There are numerous possible reasons for UN climate chief Yvo de Boer’s decision to resign—from his inability to cobble together a new climate treaty last December in Copenhagen (where he wept on the podium), to recent revelations of his agency’s mishandling of climate change data.

What the climate science community and the public should focus on now are the ramifications of de Boer’s resignation.  For one thing, it signals that hope is dead for a UN-brokered global treaty that would have any meaningful effect on global temperatures.  It also means that the UN intends to keep its Intergovernmental Panel on Climate Change pretty much intact under the leadership of the scientifically compromised Rajenda Pauchari, who should have resigned along with de Boer.

This development guarantees that the Obama administration will have an unmitigated mess on its hands when signatories to the Framework Convention sit down in Mexico City this November in yet another meeting intended to produce a climate treaty.  The Mexico City meeting convenes six days after U.S. midterm elections, in which American voters are fully expected to rebuke Obama for policies including economy-crippling proposals to combat climate change.

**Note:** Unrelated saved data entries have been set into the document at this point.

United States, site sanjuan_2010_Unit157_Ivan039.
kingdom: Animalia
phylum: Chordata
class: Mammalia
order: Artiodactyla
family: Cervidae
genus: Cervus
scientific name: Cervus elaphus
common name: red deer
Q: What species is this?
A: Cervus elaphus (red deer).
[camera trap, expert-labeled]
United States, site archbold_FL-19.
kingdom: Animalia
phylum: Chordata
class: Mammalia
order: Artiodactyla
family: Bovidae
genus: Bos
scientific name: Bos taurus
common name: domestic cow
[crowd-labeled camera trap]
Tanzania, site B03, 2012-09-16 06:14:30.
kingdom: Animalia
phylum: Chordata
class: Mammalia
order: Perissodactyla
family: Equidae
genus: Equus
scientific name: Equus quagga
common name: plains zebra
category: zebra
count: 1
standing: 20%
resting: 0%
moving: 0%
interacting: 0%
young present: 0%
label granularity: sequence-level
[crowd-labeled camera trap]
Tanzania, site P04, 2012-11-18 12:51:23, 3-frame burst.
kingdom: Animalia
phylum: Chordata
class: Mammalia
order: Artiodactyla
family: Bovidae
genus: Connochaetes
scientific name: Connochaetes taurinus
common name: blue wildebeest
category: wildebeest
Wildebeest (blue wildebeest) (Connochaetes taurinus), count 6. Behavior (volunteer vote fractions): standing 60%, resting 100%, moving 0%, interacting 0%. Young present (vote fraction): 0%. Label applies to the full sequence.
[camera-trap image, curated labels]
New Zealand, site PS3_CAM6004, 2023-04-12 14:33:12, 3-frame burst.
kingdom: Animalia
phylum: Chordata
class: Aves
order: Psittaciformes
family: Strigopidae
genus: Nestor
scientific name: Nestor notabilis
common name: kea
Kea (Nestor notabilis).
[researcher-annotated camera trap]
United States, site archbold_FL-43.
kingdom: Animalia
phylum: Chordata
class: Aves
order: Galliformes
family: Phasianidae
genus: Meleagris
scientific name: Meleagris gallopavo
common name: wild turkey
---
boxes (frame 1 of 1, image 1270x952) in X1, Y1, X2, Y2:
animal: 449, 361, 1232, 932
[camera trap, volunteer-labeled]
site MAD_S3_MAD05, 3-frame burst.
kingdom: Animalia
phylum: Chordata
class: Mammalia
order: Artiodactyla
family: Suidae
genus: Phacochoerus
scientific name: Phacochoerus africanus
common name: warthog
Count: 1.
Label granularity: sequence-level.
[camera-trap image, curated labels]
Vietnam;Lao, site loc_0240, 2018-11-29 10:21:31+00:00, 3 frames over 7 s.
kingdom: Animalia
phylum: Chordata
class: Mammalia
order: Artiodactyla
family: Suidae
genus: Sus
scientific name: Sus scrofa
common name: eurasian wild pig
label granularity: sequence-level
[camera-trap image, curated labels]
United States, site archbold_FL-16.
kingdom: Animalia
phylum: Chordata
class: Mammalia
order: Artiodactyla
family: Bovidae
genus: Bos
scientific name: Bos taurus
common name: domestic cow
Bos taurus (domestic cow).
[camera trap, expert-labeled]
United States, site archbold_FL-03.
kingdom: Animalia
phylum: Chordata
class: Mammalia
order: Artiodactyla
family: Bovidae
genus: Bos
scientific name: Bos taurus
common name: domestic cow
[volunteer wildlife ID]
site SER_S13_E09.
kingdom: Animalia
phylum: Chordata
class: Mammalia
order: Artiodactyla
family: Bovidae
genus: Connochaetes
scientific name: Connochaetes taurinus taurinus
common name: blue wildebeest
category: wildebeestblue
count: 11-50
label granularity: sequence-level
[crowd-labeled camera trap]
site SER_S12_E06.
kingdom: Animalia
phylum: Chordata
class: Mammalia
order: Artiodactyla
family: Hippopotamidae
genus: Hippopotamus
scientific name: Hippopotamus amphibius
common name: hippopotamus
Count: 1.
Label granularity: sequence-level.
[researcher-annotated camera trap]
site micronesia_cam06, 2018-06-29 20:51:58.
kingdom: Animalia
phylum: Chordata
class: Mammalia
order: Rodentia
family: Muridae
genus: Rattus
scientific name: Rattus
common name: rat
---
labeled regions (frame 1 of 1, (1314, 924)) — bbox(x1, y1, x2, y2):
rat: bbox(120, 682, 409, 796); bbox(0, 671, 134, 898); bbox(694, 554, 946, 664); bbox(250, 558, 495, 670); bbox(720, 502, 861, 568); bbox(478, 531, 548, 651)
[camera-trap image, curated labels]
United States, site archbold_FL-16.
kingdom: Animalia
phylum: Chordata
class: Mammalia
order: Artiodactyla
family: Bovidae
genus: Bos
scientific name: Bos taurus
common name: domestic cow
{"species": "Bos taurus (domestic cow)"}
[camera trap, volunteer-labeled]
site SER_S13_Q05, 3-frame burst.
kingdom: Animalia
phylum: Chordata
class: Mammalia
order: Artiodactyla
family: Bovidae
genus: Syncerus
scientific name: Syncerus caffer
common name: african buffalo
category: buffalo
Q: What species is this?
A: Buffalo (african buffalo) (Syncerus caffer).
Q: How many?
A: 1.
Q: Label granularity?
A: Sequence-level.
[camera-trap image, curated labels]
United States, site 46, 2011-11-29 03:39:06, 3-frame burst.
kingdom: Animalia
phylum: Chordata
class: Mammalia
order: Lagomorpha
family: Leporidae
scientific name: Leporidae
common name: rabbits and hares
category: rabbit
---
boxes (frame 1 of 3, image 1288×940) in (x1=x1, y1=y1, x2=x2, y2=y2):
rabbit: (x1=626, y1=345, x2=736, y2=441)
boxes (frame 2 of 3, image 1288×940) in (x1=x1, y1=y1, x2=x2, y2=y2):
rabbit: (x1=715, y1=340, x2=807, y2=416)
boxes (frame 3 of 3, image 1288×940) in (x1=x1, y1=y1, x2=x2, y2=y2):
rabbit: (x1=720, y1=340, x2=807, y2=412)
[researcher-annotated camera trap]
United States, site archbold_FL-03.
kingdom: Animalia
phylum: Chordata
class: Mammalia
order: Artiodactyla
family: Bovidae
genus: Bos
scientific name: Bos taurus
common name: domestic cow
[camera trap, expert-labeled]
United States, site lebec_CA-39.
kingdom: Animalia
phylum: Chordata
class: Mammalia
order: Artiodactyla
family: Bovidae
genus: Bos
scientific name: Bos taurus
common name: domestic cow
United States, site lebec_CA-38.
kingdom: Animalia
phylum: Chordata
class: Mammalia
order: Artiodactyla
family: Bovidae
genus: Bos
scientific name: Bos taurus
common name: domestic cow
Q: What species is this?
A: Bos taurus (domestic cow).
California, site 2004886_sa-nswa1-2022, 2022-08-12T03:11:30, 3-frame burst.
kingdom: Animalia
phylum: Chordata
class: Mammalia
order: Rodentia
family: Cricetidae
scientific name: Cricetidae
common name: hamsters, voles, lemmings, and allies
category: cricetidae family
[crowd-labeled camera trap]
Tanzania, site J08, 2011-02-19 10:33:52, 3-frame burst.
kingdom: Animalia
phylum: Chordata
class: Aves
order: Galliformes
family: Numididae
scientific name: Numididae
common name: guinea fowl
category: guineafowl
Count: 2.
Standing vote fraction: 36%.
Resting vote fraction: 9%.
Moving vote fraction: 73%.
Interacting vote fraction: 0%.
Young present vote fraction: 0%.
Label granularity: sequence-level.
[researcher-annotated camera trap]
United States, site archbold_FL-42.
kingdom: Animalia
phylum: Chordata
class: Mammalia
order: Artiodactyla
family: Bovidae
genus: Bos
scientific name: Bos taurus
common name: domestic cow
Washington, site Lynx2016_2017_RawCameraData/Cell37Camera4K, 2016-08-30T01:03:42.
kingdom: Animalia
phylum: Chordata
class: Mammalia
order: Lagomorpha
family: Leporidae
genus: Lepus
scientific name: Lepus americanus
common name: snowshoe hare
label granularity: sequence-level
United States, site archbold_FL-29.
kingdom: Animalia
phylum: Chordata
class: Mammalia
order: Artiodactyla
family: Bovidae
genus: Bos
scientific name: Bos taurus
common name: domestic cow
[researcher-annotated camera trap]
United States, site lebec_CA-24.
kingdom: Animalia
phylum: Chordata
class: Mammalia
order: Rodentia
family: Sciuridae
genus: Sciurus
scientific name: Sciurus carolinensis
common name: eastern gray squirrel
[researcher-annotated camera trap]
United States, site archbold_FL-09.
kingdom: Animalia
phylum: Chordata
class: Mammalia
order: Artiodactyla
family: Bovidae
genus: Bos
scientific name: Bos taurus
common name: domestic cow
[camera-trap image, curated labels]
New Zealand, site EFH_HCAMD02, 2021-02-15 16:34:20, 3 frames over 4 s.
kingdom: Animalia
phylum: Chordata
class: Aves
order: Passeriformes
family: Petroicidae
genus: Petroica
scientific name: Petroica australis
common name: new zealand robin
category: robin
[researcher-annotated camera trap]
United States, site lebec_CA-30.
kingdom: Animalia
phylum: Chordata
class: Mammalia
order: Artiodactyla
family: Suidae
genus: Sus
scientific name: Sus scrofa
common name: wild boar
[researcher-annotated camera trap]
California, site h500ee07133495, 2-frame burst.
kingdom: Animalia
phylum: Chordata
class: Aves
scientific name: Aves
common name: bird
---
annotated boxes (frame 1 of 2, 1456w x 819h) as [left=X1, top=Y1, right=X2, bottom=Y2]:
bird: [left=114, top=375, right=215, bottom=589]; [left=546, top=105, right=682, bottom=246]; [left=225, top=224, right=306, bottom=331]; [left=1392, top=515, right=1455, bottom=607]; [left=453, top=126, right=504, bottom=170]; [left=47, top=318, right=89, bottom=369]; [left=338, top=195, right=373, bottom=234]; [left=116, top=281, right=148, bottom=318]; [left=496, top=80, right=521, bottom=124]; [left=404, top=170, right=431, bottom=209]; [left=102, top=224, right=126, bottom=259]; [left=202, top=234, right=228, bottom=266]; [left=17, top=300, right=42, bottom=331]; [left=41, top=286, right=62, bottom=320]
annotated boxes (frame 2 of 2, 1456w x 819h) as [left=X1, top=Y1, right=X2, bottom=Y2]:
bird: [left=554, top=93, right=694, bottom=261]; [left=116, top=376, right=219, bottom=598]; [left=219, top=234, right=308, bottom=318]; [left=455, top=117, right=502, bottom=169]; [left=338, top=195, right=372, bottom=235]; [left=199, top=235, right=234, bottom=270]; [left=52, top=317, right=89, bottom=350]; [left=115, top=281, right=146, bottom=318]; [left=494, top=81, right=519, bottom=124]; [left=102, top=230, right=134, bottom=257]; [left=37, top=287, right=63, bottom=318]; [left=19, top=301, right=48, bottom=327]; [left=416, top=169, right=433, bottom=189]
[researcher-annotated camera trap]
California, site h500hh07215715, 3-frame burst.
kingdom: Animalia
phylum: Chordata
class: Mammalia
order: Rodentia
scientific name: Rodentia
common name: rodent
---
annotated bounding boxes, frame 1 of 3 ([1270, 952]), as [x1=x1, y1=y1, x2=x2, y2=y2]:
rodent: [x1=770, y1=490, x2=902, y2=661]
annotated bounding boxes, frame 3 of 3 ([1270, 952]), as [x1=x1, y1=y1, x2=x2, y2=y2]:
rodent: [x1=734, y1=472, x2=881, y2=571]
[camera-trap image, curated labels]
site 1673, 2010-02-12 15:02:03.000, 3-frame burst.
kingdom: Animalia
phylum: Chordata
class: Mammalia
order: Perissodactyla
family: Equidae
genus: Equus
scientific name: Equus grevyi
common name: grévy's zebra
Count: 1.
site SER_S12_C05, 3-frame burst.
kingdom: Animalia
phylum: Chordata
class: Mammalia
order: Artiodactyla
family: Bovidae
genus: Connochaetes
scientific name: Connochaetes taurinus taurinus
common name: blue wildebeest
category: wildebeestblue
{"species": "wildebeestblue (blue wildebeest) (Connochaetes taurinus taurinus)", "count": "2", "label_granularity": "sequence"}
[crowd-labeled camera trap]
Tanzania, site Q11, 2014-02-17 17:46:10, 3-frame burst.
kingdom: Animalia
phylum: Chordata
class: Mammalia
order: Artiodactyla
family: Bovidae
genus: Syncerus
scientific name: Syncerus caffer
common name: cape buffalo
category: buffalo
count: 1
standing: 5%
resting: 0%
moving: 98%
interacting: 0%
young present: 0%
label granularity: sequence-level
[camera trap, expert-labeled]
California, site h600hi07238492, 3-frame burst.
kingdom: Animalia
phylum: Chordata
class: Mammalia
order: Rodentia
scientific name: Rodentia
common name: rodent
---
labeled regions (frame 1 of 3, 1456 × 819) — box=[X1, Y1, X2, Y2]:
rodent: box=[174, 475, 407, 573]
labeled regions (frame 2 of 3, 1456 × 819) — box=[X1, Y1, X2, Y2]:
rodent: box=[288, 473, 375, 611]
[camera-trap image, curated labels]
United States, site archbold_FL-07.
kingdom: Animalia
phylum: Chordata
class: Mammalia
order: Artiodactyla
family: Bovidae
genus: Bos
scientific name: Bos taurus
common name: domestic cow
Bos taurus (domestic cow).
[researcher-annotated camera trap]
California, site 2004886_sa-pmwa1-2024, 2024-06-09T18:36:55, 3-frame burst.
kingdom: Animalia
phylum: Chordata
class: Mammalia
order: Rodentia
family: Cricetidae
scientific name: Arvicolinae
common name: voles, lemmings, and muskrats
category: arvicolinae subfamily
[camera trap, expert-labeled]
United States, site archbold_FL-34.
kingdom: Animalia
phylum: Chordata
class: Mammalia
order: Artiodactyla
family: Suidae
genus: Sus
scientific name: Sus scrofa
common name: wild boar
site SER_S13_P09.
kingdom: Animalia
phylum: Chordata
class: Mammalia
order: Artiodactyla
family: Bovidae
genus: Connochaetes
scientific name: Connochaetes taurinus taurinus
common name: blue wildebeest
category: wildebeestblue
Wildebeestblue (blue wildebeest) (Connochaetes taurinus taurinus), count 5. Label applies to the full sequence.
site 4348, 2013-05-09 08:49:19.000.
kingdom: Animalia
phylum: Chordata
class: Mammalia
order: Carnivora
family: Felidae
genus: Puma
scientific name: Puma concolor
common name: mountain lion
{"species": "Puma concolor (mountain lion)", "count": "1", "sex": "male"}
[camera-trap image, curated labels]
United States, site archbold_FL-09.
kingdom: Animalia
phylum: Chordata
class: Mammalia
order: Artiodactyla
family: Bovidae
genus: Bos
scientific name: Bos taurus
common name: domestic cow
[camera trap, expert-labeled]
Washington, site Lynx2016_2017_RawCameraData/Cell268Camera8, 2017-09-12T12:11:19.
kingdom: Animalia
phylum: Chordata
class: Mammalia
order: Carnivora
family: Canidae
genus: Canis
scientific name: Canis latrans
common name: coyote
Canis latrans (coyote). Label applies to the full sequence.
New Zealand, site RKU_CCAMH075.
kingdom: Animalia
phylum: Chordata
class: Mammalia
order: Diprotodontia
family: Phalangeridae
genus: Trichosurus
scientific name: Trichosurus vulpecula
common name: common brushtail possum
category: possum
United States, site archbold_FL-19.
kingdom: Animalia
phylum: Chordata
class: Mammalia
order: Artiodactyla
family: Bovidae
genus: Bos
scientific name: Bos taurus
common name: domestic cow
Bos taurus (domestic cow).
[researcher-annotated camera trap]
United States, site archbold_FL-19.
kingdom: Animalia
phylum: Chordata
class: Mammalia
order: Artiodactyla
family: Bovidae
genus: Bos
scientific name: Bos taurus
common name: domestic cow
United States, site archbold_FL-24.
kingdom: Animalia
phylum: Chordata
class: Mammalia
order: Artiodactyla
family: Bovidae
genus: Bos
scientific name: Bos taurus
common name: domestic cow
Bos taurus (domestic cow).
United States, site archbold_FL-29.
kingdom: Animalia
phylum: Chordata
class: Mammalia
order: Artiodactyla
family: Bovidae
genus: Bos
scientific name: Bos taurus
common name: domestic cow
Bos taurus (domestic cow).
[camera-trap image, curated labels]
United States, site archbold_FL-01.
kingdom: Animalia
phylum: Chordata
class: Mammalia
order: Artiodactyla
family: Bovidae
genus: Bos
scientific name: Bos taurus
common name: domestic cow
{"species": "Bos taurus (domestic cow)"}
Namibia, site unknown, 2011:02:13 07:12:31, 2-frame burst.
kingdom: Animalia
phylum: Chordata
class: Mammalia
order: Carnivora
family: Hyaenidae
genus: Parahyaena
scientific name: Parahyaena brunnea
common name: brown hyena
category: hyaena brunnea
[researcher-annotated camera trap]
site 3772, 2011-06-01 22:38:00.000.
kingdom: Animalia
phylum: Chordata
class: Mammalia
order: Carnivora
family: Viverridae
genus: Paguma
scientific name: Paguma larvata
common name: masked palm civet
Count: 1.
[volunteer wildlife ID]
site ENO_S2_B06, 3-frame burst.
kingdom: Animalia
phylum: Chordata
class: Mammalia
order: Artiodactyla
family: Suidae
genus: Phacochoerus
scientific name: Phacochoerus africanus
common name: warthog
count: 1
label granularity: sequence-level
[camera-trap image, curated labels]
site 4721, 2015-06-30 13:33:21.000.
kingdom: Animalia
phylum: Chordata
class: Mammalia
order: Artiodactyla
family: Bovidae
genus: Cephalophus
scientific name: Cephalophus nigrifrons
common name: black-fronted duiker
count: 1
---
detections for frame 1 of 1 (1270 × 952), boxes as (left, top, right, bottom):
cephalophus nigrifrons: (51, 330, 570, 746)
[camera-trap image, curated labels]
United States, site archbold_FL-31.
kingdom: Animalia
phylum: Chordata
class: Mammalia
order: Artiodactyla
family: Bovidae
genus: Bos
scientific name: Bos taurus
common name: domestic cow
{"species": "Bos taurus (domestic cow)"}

In short, Mexico City is about as likely to produce substantive policy decisions as the TV show ‘The View.’  Backers of radical climate change measures are now paying the price for over two decades of telling the public—in this case literally—that the sky is falling.

Obama Commands the Impossible

Today’s New York Times reports that President Obama has “ordered the rapid development of technology to capture carbon dioxide emissions from the burning of coal,” as well as mandating the production of more corn-based ethanol and financing farmers to produce “cellulosic” ethanol from waste fiber.

You’ve got to like the president’s moxie.  Faced with his inability to pass health care reform and cap-and-trade, he now chooses to command the impossible and the inefficient.

Most power plants are simply not designed for carbon capture.  There isn’t any infrastructure to transport large amounts of carbon dioxide, and no one has agreed on where to put all of it.  Corn-based ethanol produces more carbon dioxide in its life cycle than it eliminates, and cellulosic ethanol has been “just around the corner” since I’ve been just around the corner.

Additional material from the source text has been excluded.